Friday, August 28, 2009

In the Still of the Night

Malam telah tiba dengan segala misterinya. Gelap. Sekaligus tenang.
Ada malam-malam di mana ketenangan itu tampaknya pergi dariku. Menjauh, bersembunyi entah di mana. Namun, ada juga waktunya di mana malam datang dengan senyumnya yang menghanyutkan. Di mana malam membawaku kepada kejadian-kejadian yang terjadi di hadapanku sepanjang hari itu. Satu demi satu.

Seperti beberapa malam lalu. Aku teringat ketika berada di satu RS swasta. Suasana rapi, bersih, dan terkesan berkelas agak dikejutkan dengan dorongan yang membawa seorang pasien. Seorang nenek tua yang dipenuhi selang dan tampak pasrah. Dengan mulut yang menganga. Tiba-tiba dia melintas di hadapanku. Mataku menatap wajahnya dengan rasa campur aduk. Yang dominan: kasihan. Yang lain, aku hanya berpikir, itu bisa terjadi pada setiap orang, suatu ketika. Memang yang namanya sakit tak pernah diduga kapan datangnya, di usia berapa, di saat apa. Terkadang perubahan itu terlalu cepat, rasanya baru kemarin semua bercanda tertawa bahagia. Dan hari ini, ketika petir datang menyambar, ketika vonis mengatakan seseorang terkena penyakit yang belum ditemukan obatnya, penyakit yang aneh dan mematikan, sungguh tidak mudah menerimanya.

Hidup membawaku kepada pengalaman-pengalaman yang berbeda. Dalam buku kehidupanku hari ini, membawaku kepada petualangan yang penuh keceriaan di Jurong Bird Park, misalnya. Sementara saat berikutnya, petualangan itu membawaku ke arah keprihatinan, kesadaran, akan kata sementara yang memang tak pernah lepas dari pikiranku seperti di RS itu tadi. Yang mengingatkanku bahwa hidup hanya sementara. Hidup ini singkat. Kadang terlalu singkat bagi sebagian orang yang kukenal yang harus pergi di usia dua puluhan, yang bahkan tak sempat mengecap masa-masa tua mereka.

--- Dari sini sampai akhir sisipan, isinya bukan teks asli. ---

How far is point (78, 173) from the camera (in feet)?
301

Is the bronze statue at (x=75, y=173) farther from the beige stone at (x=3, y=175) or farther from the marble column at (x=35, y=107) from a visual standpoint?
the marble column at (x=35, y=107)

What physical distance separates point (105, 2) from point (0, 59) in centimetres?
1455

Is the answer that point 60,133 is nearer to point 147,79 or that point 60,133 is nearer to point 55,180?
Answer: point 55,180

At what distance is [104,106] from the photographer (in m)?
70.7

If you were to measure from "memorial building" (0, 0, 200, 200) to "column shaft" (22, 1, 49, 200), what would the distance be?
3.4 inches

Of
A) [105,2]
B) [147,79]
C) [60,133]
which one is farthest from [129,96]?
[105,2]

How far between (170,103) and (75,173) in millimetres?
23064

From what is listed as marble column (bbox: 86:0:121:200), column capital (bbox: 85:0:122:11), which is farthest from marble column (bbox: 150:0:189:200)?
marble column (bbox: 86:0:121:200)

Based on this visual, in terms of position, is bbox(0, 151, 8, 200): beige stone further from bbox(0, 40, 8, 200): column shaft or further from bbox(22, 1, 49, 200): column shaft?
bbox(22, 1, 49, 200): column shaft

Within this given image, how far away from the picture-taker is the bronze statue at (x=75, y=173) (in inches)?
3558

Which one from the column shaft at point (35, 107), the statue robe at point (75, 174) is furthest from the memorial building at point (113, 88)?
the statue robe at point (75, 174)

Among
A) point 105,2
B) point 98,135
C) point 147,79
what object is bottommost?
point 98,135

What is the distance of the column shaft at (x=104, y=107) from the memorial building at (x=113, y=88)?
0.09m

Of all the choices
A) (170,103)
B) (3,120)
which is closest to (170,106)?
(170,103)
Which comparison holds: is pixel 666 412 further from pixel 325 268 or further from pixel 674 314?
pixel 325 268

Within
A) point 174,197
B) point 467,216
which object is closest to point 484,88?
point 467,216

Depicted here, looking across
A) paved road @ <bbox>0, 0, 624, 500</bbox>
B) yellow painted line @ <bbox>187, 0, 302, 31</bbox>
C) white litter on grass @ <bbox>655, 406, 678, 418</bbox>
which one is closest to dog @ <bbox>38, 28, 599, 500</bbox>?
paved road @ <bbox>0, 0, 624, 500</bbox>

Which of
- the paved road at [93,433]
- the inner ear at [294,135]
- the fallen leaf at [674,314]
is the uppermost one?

Hidup juga memberikan pengalaman baru, ketika kulihat seseorang yang muda awalnya menjadi tua dan kemudian mengalami sakit berat. Dengan berjalannya waktu, aku pun belajar melihat hidup dengan lebih seimbang. Berusaha melihat hidup dengan berbagai wajahnya. Mencoba untuk tidak terlalu sering ‘complain’ walaupun itu adalah hal yang sulit. Mencoba menerima hidup sebagaimana adanya hari ini tanpa keserakahan yang menghalalkan segala cara hanya untuk jadi lebih kaya, lebih terkenal, atau lebih-lebih yang lainnya.
Mencoba hidup dalam ketenangan walaupun dunia di luar sana kacau balau, penuh peperangan, penuh strategi yang saling menjatuhkan, penuh kemunafikan…
Mencoba hidup benar, sementara di luar sana begitu banyak yang menawarkan godaan dengan berbagai cara yang tidak baik.
Mencoba dan terus mencoba…

Dalam ketenangan malam ini, ketika kumasuk kembali ke masa heningku, aku mencari wajah Yesus di dalamnya. Sebetulnya wajah-Nya bisa kulihat juga di perempuan tua di RS itu, di wajah innocent bayi-bayi yang kulihat di dokter anak, atau di wajah kakek-kakek yang membersihkan jalanan depan rumahku.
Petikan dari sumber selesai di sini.